The lower class guy or gal driving a 4th hand gas guzzler to work 40km’s every day to his menial job to make brass couplings for someone’s $60000 Jacuzzi, is getting hit the hardest. Inflation caused by high gas prices makes it harder to feed and clothe his/her children, on top of gouging a crappy pay cheque by costing more to get to work.
The author of this article seems to be ignorant as to how the futures market works. The only way index speculators can stockpile oil is to rent out storage facilities to house that 1.1 billion barrels. Such facilities do not exist!!
#2 Oil companies have plenty of places they can drill but aren’t, this campaign of Newt Gingrich and the oil companies who are paying him is to monopolize the future of oil.
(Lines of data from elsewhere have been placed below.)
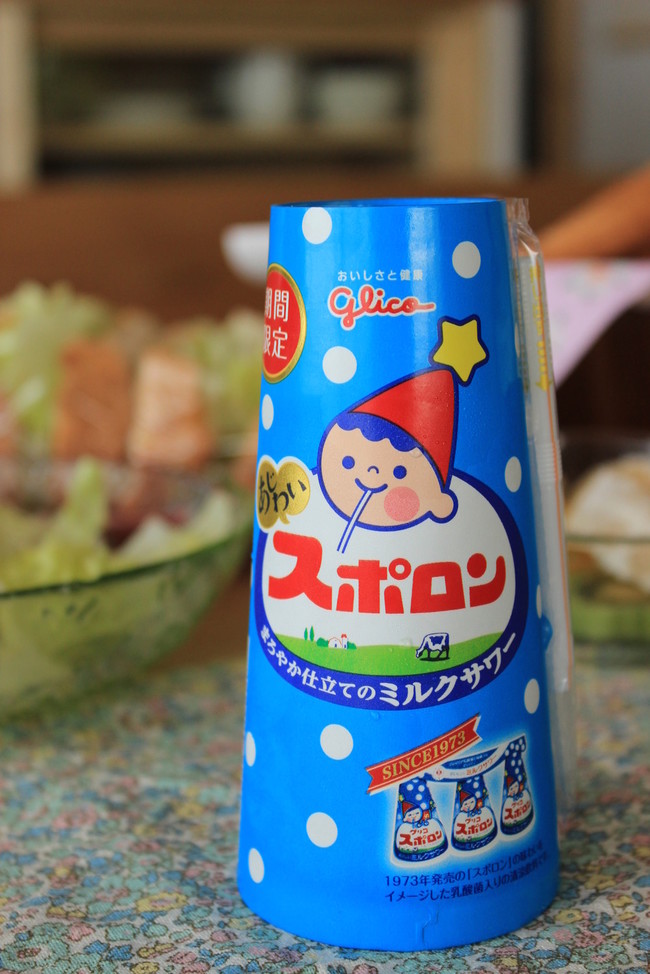 懐かしい飲み物 のんびり暮らし日記 クックパッドブログ 懐かしい飲み物 のんびり暮らし日記 クックパッドブログ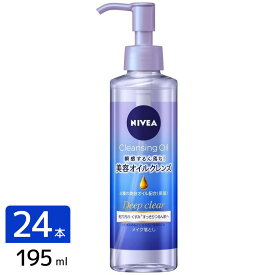 花王 ［在庫限り特価］ニベア クレンジングオイル ディープクリア 本体 195ml×24本 4901301387752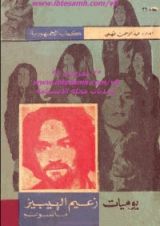 كتاب يوميات زعيم الهيبيز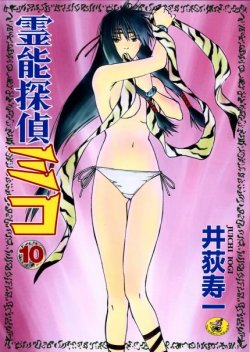 Reinou Tantei Miko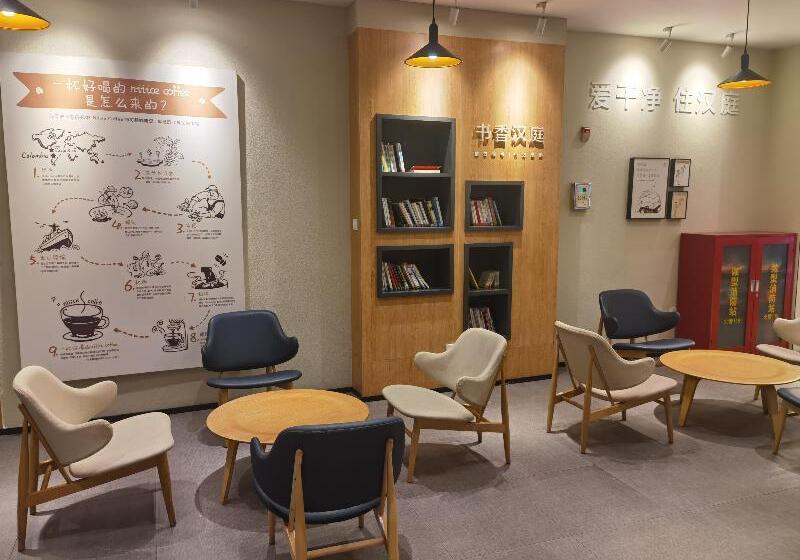 酒店 Hanting  Wuxi Railway Station South Square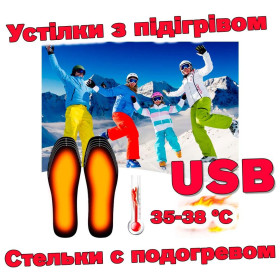 Аксесуари Аксессуары ^/--/^ Стельки c USB подогревом  (термостельки) спортивные ортопедические размер L  (250-280 /--/ мм) ^_^^^ Стельки c USB підігрівом (термостельки) спортивні ортопедичні розмір L (250-280 /--/ мм) - фото фото фото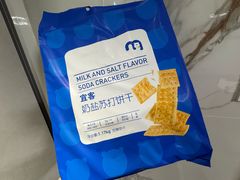 -麦德龙(湖里店)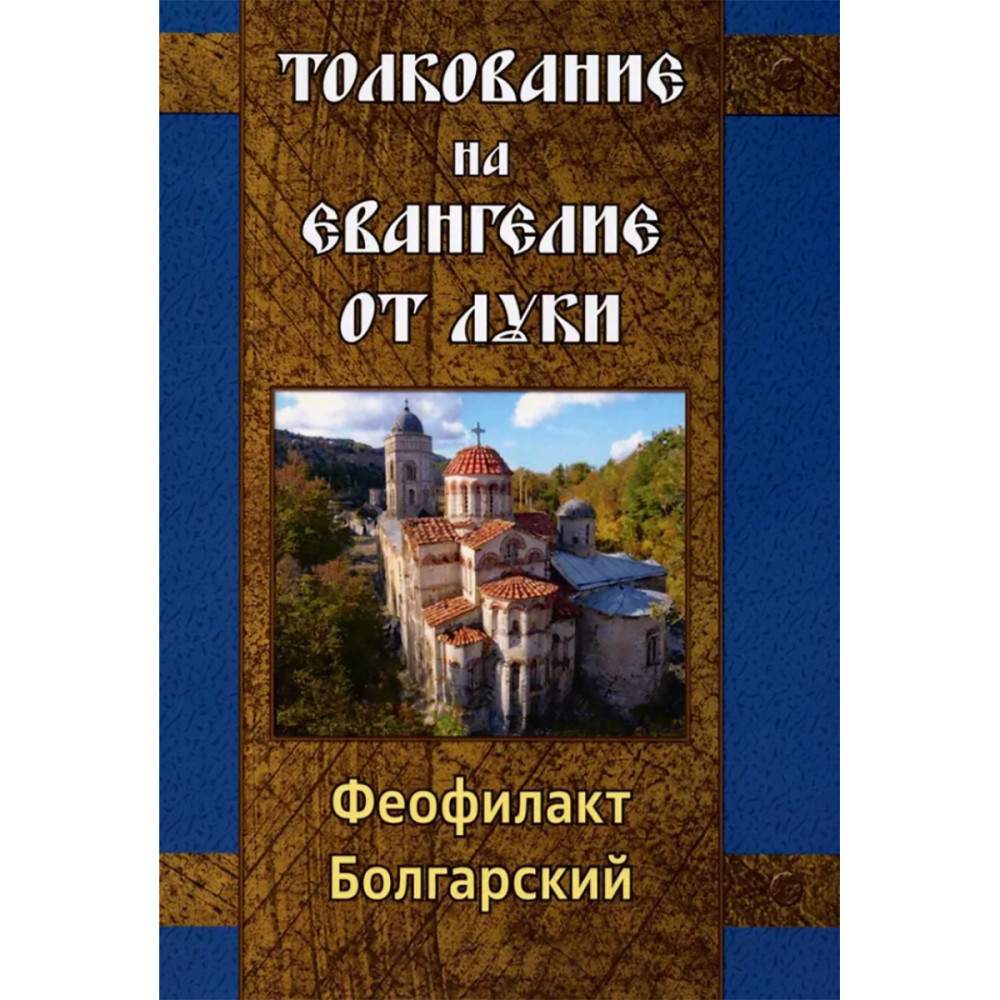 Толкование на Евангелие от Луки Болгарский Феофилакт 600020152675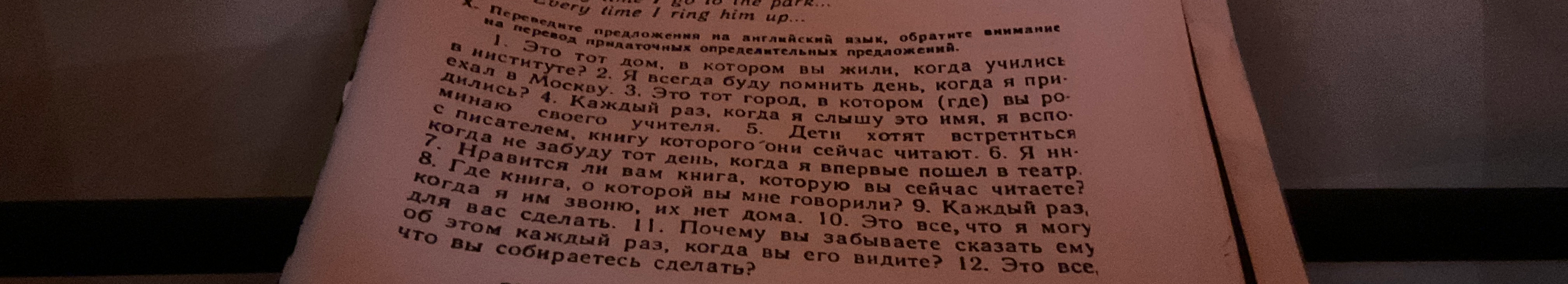 Переведите предложения на английский язык, обратите внимание на перевод придаточных определительных предложений.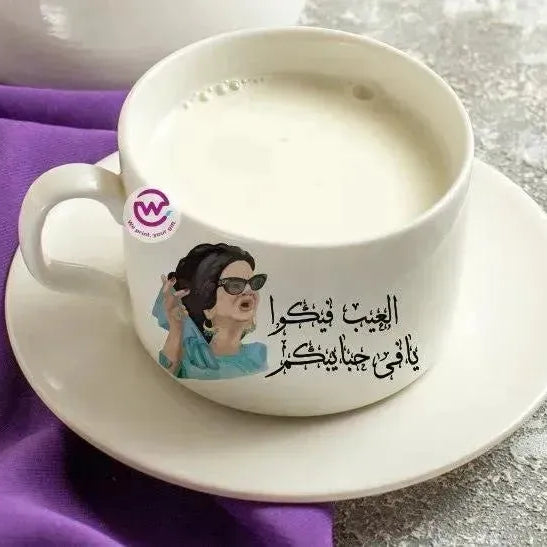 Coffee Cup - Om Kalthoum - WE PRINT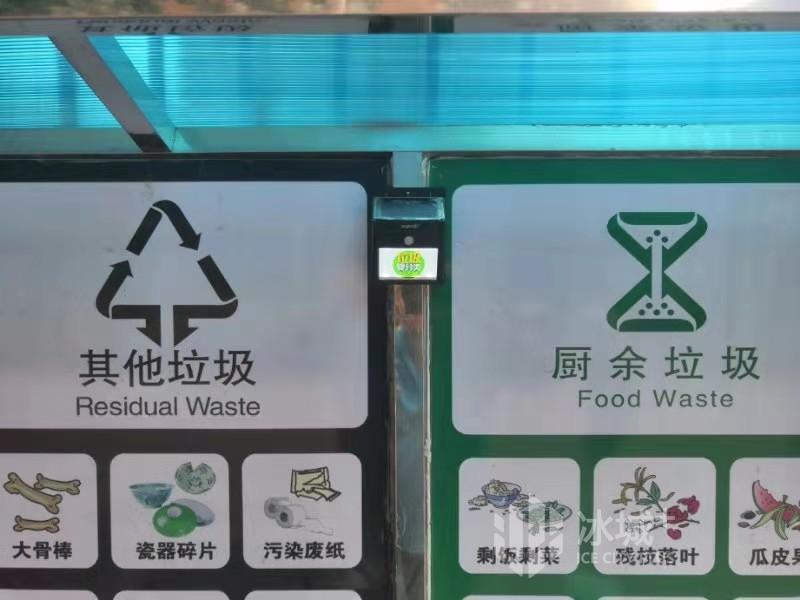 垃圾分类提示语音,垃圾分类提示语音播报扰民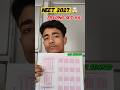 NEET 2027 New Pattern Shock 😮 Pen Paper Khatam? #nta #neet #neet2026 #neetaspirents #cbse #neetexam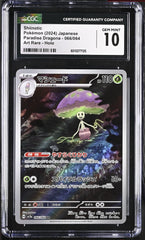 ‼️Pokemon Shiinotic 066/064: Paradise Dragona Holo Japanese GRADE 10~SHOOT OFFER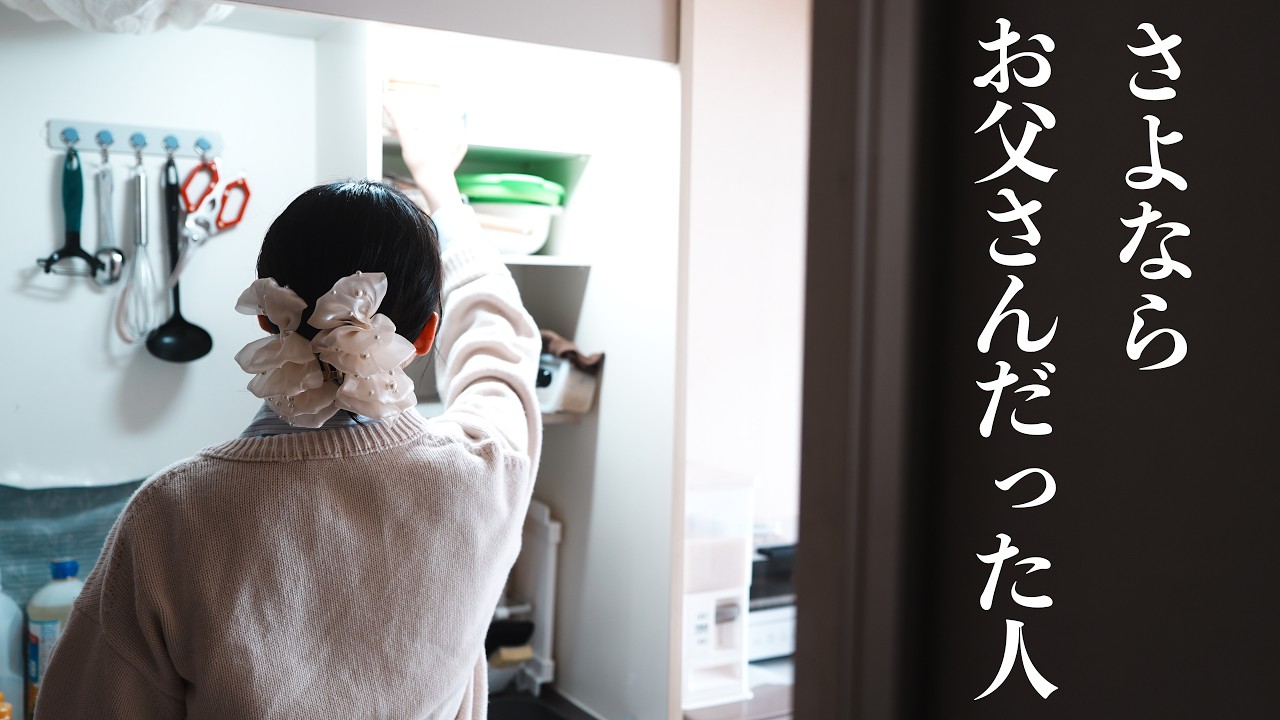 幼い私に人に言えないような虐待を加え続けた父に大反撃して家を出る日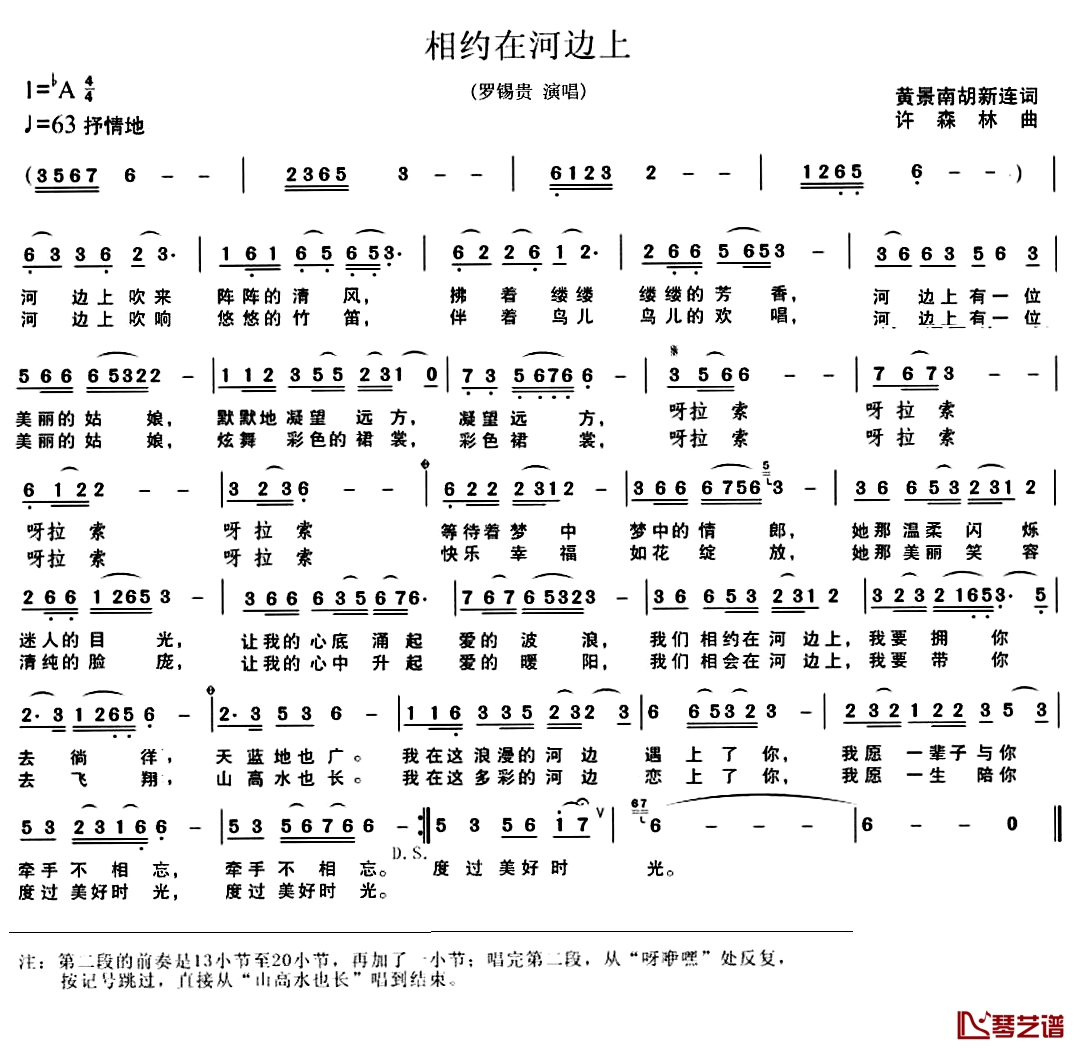 相约在河边上简谱-黄景南胡新连词/许森林曲罗锡贵-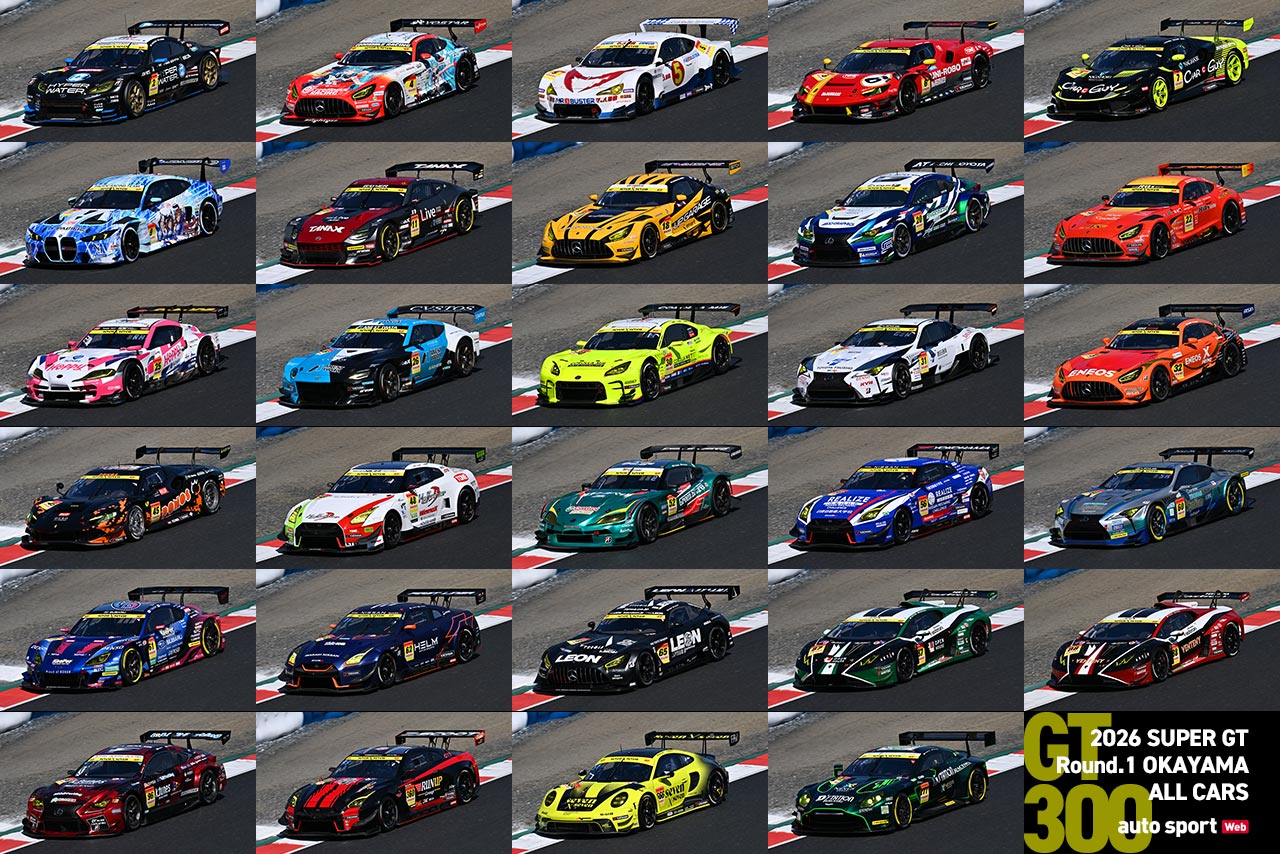 2026年スーパーGT第1戦『OKAYAMA GT 300km RACE』全車総覧　GT300クラス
Oil companies can also build all the refineries they want, but wont because the refineries that exist are running BELOW capacity due to declining imports THERE ARE NO SHORTAGE OF REFINERIES… ITS A LIE!!!
MikeN is right (there I said it) it aint the speculators. #9 JimR is wrong. If you are holding a contract to buy, you have to take posession or sell the contract. If you are holding a contract to sell you have to produce some oil or buy another contract. At the end of the contract period futures traders have to zero out their contracts.
#24 has it exactly right. Production has been at a standstill for at least 3 years now. Demand continues to increase and shortages are popping up around the globe. Oil exporting countries are exporting less so they can keep more for themselves.
You think things are bad now wait till 2012 when many experts are saying oil production will start entering terminal decline.
Regarding Oil==I think the future is bright as we transition to electricity as the carrier/fuel and renewable carbon neutral resources.
We will have a last chance, probably not to be taken, to regain world leadership in this green technology of the 21st Century. No Coal, No Oil, No Nukes.
Only thing that is going to hurt is the transition. Grab your socks.